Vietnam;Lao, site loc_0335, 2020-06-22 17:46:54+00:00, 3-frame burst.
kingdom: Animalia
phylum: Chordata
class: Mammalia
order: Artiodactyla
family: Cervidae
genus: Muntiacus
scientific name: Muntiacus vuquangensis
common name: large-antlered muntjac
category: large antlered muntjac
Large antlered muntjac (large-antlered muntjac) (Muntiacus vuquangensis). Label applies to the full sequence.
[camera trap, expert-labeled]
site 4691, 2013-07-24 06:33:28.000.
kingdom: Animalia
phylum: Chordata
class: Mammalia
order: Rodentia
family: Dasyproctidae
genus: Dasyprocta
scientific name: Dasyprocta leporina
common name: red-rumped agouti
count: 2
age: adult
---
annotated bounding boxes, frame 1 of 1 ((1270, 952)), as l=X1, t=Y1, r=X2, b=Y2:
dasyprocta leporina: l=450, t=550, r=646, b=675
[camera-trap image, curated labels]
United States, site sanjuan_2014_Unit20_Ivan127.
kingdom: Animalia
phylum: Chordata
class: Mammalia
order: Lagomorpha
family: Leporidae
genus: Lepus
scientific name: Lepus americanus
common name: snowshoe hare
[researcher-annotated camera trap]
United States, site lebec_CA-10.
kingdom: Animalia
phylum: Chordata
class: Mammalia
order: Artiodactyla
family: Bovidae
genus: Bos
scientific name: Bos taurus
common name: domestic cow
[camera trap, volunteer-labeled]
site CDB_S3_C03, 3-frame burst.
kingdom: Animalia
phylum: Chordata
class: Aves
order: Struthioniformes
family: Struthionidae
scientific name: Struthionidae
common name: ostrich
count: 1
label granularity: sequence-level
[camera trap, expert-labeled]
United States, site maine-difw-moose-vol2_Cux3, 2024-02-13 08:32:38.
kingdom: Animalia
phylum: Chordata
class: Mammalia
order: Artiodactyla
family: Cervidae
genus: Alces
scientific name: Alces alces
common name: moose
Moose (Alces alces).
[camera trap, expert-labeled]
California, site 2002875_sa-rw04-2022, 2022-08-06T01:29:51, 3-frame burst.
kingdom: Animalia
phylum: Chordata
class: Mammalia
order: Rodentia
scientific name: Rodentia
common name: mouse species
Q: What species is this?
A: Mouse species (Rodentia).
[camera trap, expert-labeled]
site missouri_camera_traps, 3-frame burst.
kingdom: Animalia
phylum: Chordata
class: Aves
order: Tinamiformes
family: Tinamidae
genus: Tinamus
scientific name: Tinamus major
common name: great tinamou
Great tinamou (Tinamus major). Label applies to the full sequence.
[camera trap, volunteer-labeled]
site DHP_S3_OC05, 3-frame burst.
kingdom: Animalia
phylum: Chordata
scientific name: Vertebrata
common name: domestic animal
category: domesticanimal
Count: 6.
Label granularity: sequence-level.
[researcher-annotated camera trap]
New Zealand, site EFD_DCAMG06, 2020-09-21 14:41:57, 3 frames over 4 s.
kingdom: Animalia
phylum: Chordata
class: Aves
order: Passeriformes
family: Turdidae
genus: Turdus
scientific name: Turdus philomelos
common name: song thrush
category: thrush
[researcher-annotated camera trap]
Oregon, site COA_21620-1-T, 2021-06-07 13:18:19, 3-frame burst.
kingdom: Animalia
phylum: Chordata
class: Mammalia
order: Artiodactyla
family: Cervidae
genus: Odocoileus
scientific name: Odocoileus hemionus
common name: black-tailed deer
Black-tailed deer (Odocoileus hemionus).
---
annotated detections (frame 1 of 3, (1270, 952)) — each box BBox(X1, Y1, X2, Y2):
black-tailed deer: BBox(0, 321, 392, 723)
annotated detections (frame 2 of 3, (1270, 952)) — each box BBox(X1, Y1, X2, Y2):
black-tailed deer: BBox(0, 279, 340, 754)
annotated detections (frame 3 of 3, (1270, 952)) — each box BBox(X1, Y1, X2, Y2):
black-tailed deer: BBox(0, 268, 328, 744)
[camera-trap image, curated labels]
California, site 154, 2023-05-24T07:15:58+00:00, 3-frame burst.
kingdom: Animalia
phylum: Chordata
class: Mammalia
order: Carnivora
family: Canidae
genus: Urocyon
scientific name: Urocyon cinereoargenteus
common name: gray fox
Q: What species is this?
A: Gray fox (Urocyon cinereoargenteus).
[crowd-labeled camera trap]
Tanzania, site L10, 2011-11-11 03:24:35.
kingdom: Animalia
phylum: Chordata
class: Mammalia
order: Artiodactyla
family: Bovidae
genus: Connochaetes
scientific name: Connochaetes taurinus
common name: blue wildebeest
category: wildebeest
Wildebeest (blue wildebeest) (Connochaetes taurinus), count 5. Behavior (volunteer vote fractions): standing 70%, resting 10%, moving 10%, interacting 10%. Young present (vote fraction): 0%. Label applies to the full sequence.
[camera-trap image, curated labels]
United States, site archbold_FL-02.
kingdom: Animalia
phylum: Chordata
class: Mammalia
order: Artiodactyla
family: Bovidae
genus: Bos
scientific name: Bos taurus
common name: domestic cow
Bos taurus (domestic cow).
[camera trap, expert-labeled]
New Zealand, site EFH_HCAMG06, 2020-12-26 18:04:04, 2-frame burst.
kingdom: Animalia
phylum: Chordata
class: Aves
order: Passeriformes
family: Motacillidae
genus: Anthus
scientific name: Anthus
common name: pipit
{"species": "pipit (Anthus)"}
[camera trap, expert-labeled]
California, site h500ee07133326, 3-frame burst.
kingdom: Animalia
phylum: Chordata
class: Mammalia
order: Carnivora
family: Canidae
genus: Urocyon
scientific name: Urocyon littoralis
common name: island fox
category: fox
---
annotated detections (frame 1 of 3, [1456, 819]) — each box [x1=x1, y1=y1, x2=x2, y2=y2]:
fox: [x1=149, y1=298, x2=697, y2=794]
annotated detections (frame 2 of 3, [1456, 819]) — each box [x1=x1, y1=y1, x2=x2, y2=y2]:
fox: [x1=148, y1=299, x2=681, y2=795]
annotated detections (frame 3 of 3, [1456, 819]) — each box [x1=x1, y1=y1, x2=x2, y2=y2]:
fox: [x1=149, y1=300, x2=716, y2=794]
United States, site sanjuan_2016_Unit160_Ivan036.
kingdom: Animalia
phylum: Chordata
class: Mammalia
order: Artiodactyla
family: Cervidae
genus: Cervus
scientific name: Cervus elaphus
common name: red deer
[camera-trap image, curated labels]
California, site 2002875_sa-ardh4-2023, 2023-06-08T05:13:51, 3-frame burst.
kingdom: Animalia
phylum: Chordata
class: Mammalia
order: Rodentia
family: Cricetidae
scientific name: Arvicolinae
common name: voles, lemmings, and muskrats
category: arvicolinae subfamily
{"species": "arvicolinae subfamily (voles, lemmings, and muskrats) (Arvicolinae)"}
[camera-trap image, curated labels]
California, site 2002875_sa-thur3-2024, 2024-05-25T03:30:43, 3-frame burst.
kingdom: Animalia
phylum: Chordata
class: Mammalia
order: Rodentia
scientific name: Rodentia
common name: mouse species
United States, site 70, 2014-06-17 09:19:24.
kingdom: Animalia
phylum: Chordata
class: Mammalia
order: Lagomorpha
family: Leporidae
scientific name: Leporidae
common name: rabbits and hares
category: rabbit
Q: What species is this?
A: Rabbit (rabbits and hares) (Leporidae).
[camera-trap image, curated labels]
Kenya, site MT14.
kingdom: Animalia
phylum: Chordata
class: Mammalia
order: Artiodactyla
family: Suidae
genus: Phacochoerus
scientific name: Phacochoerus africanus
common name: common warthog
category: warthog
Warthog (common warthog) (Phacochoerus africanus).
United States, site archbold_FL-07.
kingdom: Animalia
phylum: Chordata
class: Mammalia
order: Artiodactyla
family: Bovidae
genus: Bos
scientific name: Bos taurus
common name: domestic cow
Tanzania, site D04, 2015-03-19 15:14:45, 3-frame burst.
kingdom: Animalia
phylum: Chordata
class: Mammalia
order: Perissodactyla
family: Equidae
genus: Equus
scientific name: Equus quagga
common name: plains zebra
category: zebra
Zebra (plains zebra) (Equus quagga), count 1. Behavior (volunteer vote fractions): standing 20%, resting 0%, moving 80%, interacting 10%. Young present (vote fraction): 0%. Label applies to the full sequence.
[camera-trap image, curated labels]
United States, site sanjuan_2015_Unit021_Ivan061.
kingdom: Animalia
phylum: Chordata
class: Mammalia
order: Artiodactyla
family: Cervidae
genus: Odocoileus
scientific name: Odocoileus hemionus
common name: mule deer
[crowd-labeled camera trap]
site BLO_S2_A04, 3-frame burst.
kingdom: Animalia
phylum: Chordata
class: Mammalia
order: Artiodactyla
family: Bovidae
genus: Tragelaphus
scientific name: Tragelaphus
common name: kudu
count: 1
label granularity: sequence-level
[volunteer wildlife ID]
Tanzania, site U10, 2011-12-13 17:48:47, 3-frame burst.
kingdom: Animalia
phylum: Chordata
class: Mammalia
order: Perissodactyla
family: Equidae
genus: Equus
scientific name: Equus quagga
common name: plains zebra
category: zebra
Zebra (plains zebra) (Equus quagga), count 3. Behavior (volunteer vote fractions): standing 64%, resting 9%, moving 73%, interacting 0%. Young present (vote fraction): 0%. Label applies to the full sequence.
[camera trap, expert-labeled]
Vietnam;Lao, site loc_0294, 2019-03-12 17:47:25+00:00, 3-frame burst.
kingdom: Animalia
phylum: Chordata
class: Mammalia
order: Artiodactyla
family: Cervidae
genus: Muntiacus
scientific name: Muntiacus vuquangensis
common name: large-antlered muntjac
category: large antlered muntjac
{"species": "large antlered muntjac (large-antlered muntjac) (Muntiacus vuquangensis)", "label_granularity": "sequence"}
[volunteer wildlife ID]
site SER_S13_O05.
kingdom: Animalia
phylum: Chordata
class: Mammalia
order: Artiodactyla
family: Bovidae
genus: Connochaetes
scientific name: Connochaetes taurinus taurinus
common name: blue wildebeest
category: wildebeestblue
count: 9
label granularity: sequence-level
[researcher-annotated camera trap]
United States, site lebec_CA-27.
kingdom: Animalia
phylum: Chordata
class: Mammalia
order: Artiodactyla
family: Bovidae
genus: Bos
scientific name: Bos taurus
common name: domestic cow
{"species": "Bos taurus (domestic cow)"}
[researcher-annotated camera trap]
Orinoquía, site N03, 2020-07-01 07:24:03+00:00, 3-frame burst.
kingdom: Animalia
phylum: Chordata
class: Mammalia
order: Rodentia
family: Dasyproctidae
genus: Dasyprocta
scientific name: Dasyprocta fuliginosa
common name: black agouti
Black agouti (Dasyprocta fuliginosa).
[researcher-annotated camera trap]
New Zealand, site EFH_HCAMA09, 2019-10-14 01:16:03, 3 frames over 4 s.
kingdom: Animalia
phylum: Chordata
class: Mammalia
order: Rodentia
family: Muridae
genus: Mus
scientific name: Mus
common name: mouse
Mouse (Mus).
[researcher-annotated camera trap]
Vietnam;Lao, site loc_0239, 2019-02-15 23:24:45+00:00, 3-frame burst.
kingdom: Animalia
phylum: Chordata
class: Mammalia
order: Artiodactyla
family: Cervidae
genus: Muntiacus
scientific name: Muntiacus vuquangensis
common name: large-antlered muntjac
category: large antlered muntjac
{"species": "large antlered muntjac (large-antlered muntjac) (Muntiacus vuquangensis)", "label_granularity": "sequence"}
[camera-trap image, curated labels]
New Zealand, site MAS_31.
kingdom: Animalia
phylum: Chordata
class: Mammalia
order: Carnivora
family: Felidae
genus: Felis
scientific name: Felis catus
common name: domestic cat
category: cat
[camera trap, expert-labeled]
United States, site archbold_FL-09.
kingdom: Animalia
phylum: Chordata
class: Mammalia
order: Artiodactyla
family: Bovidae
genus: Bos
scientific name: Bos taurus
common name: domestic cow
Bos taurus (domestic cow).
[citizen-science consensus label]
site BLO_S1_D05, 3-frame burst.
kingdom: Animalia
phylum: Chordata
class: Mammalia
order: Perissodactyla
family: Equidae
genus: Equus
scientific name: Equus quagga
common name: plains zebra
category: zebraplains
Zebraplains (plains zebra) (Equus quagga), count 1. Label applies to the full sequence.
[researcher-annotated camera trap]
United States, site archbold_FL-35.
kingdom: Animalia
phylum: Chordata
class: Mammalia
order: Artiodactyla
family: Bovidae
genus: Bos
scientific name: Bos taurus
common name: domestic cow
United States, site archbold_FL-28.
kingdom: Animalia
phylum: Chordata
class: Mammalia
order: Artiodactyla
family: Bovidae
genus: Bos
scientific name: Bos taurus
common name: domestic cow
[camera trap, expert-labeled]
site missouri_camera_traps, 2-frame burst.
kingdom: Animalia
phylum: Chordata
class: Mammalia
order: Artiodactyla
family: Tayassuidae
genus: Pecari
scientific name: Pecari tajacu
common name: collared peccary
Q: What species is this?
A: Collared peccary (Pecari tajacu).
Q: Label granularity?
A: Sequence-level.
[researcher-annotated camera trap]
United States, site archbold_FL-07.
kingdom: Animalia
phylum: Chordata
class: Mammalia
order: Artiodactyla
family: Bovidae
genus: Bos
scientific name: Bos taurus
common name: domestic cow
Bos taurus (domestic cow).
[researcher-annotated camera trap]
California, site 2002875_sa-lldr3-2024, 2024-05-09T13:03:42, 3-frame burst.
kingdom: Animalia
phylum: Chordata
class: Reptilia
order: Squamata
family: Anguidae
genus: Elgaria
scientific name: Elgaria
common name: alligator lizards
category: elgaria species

◇ ◇ ◇ ◇ ◇

**TASK OBJECTIVE:** Starting with the first line of the entries and ending with the line that has "genus: Lepus", copy each line exactly and add nothing.

**ANSWER FOR THIS EXERCISE:**
Vietnam;Lao, site loc_0335, 2020-06-22 17:46:54+00:00, 3-frame burst.
kingdom: Animalia
phylum: Chordata
class: Mammalia
order: Artiodactyla
family: Cervidae
genus: Muntiacus
scientific name: Muntiacus vuquangensis
common name: large-antlered muntjac
category: large antlered muntjac
Large antlered muntjac (large-antlered muntjac) (Muntiacus vuquangensis). Label applies to the full sequence.
[camera trap, expert-labeled]
site 4691, 2013-07-24 06:33:28.000.
kingdom: Animalia
phylum: Chordata
class: Mammalia
order: Rodentia
family: Dasyproctidae
genus: Dasyprocta
scientific name: Dasyprocta leporina
common name: red-rumped agouti
count: 2
age: adult
---
annotated bounding boxes, frame 1 of 1 ((1270, 952)), as l=X1, t=Y1, r=X2, b=Y2:
dasyprocta leporina: l=450, t=550, r=646, b=675
[camera-trap image, curated labels]
United States, site sanjuan_2014_Unit20_Ivan127.
kingdom: Animalia
phylum: Chordata
class: Mammalia
order: Lagomorpha
family: Leporidae
genus: Lepus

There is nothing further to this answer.